Quella stagione aveva avuto il suo culmine nel 1978 con il rapimento Moro, ma negli anni Ottanta, per varie ragioni andava mutando il contesto: si attenuava, sia pure lentamente, il consenso intorno al tema della violenza terroristica. Per chi come me giungeva all’età adulta in quei tormentati anni Settanta, di cui parla Gotor, la primavera-estate 1982 rappresenta uno spartiacque. Si chiudeva un sanguinoso periodo di lotte politiche, pieno di angoscia e di sgomento, che avremmo voluto tutti rimuovere. Dopo che è stata tolta la copertura del segreto di Stato e dopo che sono state rese pubbliche alcune immagini degli istanti che immediatamente seguono l’attentato, con quel vigile urbano di Roma che tiene in mano il corpicino del piccolo Stefano sono state rese pubbliche Scatti di fotografo che, adesso, s’accompagnano al coro di voci dei testimoni, di chi quel giorno era presente. Rifletterci oggi significa renovare dolorem.
Nel libro Attentato alla sinagoga – Roma 9 ottobre 1982, Arturo Marzano e Guri Schwarz hanno affrontato per la prima volta, il tema del ruolo dell’Italia nel conflitto mediorientale e della posizione del nostro Paese rispetto ad Israele e alla questione palestinese negli anni fra il 1967 e la guerra del Libano. Tuttavia, gli autori, pur bravissimi, sono troppo giovani per ricordare quel clima infuocato, quelle vignette torve, quegli attacchi immotivati, quel dibattito serrato dove crollavano ad uno ad uno i miti della nostra giovinezza: Eugenio Scalfari, Rossana Rossanda tra i tanti. Nello scrittore Primo Levi, che in quelle settimane sottoscriveva il contestatissimo appello di intellettuali ebrei, ma al tempo stesso vedeva il suo romanzo storico sulla Resistenza ebraica e il sionismo socialista Se non ora, quando? schiacciato e strumentalizzato da polemiche certo poco letterarie, i mesi che vanno dalla tarda primavera all’ottobre 1982 segnano una svolta: si può dire, con buona approssimazione, che da quel trauma sia nato il desiderio d’iniziare a scrivere quello che sarà il suo ultimo libro, I sommersi e i salvati.
Come dicevo, di quella stagione che concludeva gli anni del terrorismo, l’attentato rappresenta un punto di svolta, che è anche un punto di arresto.

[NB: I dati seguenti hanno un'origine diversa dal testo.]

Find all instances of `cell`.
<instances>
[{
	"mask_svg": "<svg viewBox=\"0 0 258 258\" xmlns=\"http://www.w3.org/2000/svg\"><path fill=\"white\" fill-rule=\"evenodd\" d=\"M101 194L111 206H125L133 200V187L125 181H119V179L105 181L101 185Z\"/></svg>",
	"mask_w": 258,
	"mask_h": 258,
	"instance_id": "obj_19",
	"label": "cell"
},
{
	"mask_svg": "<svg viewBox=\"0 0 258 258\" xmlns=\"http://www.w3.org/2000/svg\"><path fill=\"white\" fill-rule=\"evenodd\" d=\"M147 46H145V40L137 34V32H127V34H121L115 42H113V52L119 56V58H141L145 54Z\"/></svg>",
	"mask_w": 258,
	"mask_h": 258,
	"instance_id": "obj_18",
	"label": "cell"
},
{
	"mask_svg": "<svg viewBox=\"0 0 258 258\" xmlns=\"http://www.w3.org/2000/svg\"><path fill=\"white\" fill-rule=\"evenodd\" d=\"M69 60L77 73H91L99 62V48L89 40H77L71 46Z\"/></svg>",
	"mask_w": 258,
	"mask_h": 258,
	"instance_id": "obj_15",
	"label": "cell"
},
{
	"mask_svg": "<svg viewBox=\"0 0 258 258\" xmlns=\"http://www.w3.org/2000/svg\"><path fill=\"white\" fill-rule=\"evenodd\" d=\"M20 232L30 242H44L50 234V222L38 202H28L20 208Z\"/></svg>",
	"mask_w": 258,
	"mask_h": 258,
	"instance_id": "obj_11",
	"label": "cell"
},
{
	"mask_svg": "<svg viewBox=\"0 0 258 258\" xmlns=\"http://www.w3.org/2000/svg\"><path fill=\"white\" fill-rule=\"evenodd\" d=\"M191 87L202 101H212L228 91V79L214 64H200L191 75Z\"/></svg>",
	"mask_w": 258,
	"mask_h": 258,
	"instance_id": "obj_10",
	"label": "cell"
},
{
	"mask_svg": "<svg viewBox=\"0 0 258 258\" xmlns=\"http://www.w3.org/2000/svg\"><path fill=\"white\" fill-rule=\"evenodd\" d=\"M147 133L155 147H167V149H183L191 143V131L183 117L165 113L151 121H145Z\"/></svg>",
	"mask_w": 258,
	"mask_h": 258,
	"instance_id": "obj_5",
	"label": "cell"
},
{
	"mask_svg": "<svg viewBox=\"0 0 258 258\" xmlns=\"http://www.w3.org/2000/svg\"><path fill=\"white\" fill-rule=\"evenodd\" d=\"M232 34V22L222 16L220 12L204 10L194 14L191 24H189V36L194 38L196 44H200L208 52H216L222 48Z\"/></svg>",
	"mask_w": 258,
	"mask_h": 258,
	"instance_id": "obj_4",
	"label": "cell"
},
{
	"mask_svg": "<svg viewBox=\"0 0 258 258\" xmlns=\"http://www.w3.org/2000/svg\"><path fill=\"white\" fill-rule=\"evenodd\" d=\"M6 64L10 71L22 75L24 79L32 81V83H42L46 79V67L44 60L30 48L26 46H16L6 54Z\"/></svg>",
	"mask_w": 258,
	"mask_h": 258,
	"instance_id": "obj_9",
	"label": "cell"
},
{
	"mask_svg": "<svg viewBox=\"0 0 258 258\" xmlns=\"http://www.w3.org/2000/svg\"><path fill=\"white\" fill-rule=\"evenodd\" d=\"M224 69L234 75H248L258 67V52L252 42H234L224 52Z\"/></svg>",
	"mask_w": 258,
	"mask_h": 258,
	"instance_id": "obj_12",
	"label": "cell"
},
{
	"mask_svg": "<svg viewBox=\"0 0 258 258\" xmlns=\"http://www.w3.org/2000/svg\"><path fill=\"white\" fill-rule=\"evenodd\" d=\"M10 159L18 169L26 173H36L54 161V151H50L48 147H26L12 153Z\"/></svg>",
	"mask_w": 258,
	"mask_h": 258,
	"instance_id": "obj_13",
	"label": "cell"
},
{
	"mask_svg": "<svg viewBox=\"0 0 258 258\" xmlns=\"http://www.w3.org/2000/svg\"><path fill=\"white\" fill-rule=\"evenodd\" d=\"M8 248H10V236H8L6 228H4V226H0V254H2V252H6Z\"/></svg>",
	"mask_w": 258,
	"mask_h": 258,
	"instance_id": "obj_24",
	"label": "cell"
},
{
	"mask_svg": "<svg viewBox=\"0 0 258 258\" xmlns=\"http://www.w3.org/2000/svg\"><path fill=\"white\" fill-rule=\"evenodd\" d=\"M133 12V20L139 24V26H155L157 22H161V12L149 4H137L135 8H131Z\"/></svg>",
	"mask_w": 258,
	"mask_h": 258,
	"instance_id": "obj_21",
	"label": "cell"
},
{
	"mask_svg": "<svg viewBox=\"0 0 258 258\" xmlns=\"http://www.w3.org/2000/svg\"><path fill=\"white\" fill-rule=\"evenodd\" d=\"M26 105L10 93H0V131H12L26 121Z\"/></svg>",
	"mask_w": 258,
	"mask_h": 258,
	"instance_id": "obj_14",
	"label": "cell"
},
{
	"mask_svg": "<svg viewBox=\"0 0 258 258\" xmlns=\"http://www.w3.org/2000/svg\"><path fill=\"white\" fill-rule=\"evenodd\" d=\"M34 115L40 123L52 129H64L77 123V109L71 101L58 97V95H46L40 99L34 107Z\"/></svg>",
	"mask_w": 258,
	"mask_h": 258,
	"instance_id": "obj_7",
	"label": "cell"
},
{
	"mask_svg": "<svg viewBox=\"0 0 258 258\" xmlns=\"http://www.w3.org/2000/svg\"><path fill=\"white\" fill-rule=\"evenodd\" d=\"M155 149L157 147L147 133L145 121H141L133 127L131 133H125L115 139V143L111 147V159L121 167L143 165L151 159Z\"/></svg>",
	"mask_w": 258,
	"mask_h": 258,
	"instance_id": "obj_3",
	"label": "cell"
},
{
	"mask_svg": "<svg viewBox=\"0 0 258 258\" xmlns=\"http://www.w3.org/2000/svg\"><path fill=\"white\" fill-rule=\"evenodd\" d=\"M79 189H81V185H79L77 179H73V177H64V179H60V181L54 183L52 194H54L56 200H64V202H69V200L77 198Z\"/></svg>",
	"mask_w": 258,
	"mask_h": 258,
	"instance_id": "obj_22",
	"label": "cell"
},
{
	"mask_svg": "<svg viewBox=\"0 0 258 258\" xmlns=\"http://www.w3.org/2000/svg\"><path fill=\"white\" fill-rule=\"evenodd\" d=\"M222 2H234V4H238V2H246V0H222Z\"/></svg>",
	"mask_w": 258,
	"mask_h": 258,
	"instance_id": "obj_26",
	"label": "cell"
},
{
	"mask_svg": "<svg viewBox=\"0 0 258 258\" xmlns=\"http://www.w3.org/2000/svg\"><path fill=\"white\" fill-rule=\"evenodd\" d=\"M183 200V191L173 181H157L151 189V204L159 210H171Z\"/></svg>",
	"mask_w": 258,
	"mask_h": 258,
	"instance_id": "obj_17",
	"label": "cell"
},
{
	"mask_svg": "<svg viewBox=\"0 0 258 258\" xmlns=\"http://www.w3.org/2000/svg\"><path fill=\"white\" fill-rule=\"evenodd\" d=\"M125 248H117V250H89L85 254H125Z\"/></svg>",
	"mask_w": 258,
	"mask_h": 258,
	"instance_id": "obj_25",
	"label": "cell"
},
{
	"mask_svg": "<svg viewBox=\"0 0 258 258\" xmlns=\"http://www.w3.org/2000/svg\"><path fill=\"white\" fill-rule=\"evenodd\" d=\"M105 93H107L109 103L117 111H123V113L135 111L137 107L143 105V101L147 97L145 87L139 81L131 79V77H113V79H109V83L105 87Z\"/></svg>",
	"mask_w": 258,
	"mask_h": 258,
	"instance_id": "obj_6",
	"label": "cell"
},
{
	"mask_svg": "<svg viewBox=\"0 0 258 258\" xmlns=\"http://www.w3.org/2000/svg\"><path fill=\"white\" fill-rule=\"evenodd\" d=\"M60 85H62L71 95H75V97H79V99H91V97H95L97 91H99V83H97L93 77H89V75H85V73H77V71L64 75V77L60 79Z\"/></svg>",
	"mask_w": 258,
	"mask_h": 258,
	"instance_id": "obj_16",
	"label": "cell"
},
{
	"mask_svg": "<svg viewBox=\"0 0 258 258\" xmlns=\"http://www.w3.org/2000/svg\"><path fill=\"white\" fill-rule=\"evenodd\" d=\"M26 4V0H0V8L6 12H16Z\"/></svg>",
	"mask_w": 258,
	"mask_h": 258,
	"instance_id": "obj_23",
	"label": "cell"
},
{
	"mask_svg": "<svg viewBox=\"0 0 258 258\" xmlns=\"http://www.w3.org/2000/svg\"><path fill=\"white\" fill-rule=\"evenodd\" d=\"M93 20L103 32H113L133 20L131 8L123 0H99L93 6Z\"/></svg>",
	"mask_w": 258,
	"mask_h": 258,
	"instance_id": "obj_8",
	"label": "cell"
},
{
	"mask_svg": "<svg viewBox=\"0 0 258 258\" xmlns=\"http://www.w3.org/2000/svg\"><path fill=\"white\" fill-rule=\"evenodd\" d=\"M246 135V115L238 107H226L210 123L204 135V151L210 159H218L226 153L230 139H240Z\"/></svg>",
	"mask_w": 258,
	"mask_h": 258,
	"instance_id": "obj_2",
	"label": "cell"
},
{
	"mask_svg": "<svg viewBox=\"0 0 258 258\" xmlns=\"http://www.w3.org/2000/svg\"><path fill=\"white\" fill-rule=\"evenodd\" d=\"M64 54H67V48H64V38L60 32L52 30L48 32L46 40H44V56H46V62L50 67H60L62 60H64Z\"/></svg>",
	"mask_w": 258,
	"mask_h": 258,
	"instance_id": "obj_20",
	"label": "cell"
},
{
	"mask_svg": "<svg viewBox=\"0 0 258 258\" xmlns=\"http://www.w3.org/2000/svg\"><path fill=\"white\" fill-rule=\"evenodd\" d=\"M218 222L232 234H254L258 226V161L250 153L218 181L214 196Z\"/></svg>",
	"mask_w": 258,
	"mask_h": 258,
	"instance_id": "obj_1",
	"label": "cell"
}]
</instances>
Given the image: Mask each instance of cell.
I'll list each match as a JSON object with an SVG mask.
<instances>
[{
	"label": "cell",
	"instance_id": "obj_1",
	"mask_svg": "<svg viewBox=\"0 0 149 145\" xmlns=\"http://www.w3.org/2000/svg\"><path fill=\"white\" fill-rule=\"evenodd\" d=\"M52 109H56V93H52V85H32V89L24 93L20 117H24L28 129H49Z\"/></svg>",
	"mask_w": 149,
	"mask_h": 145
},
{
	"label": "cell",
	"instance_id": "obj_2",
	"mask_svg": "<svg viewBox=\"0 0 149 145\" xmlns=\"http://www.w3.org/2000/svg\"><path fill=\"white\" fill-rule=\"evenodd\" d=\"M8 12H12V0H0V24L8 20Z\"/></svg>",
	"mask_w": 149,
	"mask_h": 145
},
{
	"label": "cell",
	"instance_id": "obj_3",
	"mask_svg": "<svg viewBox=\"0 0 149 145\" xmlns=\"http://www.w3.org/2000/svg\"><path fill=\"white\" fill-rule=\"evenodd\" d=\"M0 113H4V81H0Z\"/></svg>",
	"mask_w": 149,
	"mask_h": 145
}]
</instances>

Negli anni successivi qualche cosa inizia a cambiare. Momigliano viveva lontano dall’Italia e nel 1985, quando scriverà quelle righe piene di ira, non aveva percezione del mutamento. Con il passare degli anni, le notizie che giungeranno dal Medio Oriente non saranno buone, ma non genereranno più il turbine di veleni e di slogans del 1982. A che cosa si debba il mutamento è difficile dire. Certo, il crollo del muro di Berlino avrà la sua parte, per Israele e così per la memoria dell’antisemitismo fascista. Una parte non piccola credo abbia avuto la prima conoscenza della letteratura israeliana. Più tardi, il cinema, il giovane cinema israeliano e la generazione dei cosiddetti “nuovi storici”. La società israeliana prima ignorata o mal conosciuta sarà per la prima volta osservata con oggettività dalla prima circolazione dei primi libri di A. B. Yehoshua, Amos Oz e poi David Grossmann. Yehoshua fece da battistrada.
I fatti accaduti in quei giorni non devono tuttavia indurre soltanto al dolore e all’indignazione. Come mi è capitato di scrivere per altre stagioni inquietanti della storia d’Italia, l’estate 1982, nella tragedia, contiene elementi capaci di rinforzare una visione positiva della storia, prese di posizione che rincuorano. Vorrei concludere queste note con una osservazione positiva. Ritengo sia sempre bene uscire dalla cupezza, guardare con serenità al futuro, auspicando che quei giorni terribili rimangano un brutto ricordo nella nostra memoria. Meriterebbero per esempio di essere riascoltate per intero, le voci dei dissenzienti.
Tre nomi fra gli altri, vanno fatti qui perché li ritroviamo in questo volume in uscita. Una memoria grata va a quanto scrissero: Alberto Arbasino, Anna Rossi Doria contro Rossanda e Scalfari e infine la stessa Silvia Berti, curatrice delle Pagine ebraiche di Momigliano in una lettera al “Corriere della Sera” contro un poco commendevole discorso di Luciano Lama.
Per la storia famigliare che avevano alle spalle, la reazione di Berti e Rossi-Doria ci è chiara. Meno chiaro al lettore di questo libro potrà sembrare l’orientamento cattaneano-mazziniano di Arbasino, il quale rimane pur sempre, e non soltanto, l’inventore della “casalinga di Voghera”, ma anche il discendente diretto di quei fratelli Luigi ed Eligio Arbasino, docenti al Liceo Grattoni di Voghera, maestri di una generazione di ribelli mazziniani e democratici del tardo Ottocento, non insensibili al sionismo nascente. Il Gabinetto Vieusseux apre in questi giorni una Sala Arbasino, una Royal Albert Hall si è detto scherzosamente. Bisognerebbe avere il coraggio di esplorare le terre incognite e non accontentarsi del già detto, ma anche per non lasciarsi trascinare dal pessimismo o dal vuoto rancore.
Non era semplice tenere insieme un groviglio di problemi come quelli che ho appena indicato. Data la quantità di riferimenti, anche figurativi, lo stereotipo della vittima che si trasformava in carnefice finì in quei giorni per riassorbire tutto, divenne un copione adatto all’uso, fino a rimuovere del tutto la morte di un innocente. I libri e i reportages che leggiamo in questi giorni aiutano a fare luce, pur nella loro diversità. “Il piccolo escluso”, il bambino, con il carico di emozioni che la sua morte avrebbe dovuto evocare è stato per troppi anni escluso dal nostro sguardo. Il fervore di iniziative editoriali di questi giorni si presenta come un atto di riparazione, ma non va dimenticato che molta strada ancora sarà necessario percorrere, senza ira né rancore, ma per amore della verità.